* [DATA SECTION]:

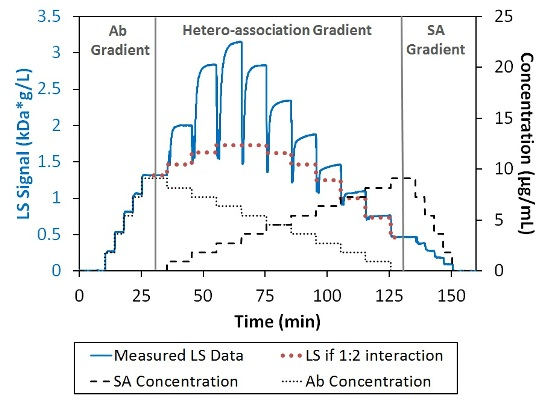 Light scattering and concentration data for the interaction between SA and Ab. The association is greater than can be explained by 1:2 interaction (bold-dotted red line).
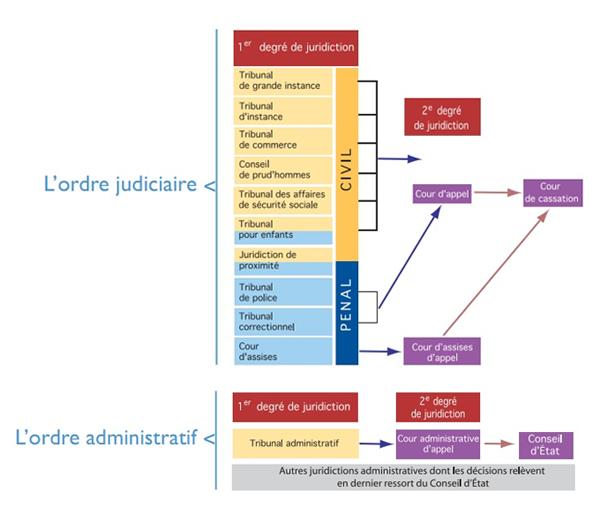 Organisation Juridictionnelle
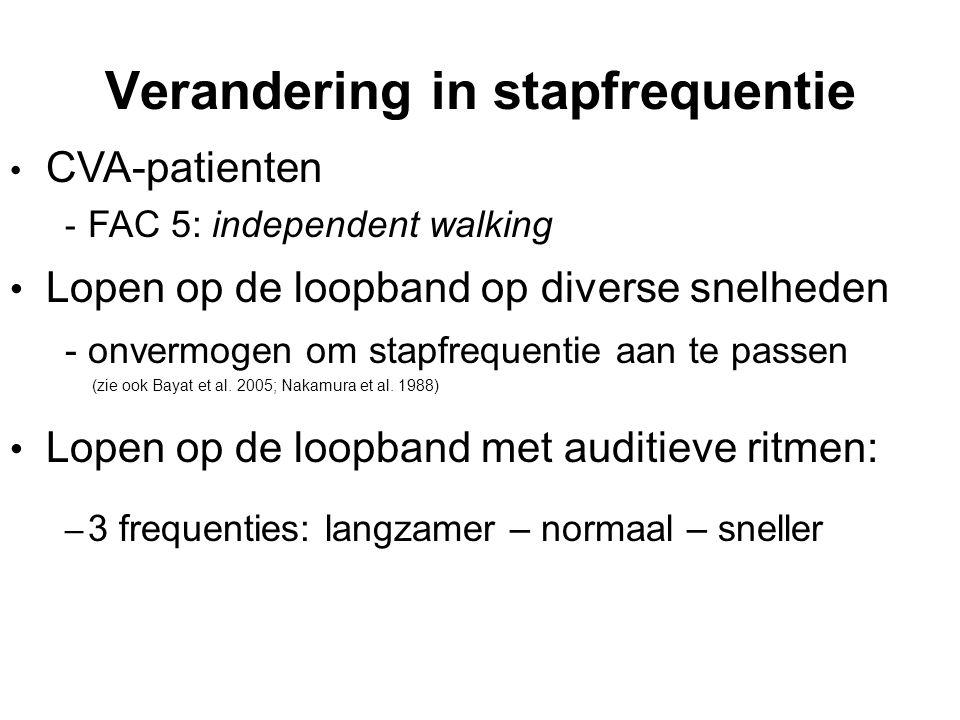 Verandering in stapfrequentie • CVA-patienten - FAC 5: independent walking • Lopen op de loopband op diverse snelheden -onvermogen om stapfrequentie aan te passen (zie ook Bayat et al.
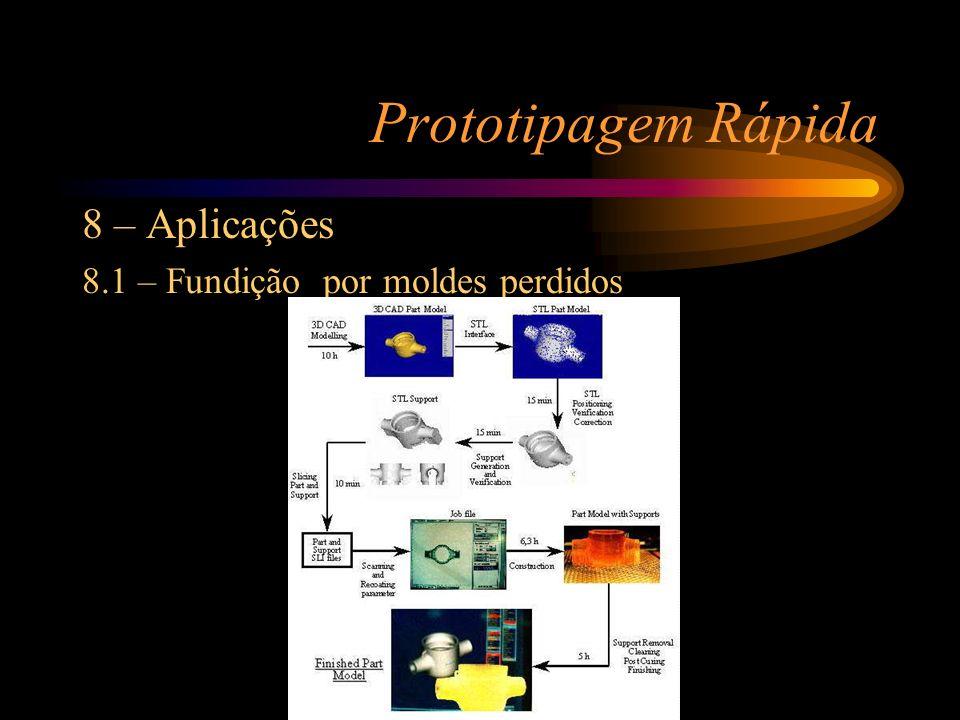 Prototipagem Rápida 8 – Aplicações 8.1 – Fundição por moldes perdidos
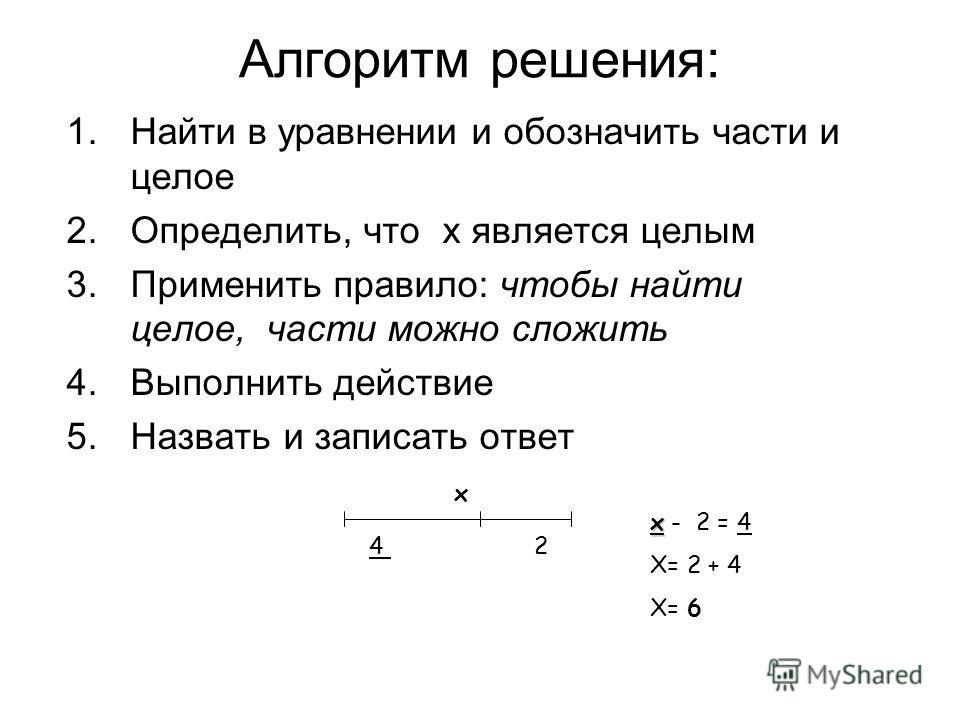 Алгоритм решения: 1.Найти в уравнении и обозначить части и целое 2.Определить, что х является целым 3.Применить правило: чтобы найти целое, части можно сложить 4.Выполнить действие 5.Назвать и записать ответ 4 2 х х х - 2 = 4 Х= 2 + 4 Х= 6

* [THE PROBLEM]:
Only the pictures are to be omitted; the records above must otherwise be reproduced exactly.

* [SOLUTION FOR THIS TASK]:
 Light scattering and concentration data for the interaction between SA and Ab. The association is greater than can be explained by 1:2 interaction (bold-dotted red line).
 Organisation Juridictionnelle
 Verandering in stapfrequentie • CVA-patienten - FAC 5: independent walking • Lopen op de loopband op diverse snelheden -onvermogen om stapfrequentie aan te passen (zie ook Bayat et al.
 Prototipagem Rápida 8 – Aplicações 8.1 – Fundição por moldes perdidos
 Алгоритм решения: 1.Найти в уравнении и обозначить части и целое 2.Определить, что х является целым 3.Применить правило: чтобы найти целое, части можно сложить 4.Выполнить действие 5.Назвать и записать ответ 4 2 х х х - 2 = 4 Х= 2 + 4 Х= 6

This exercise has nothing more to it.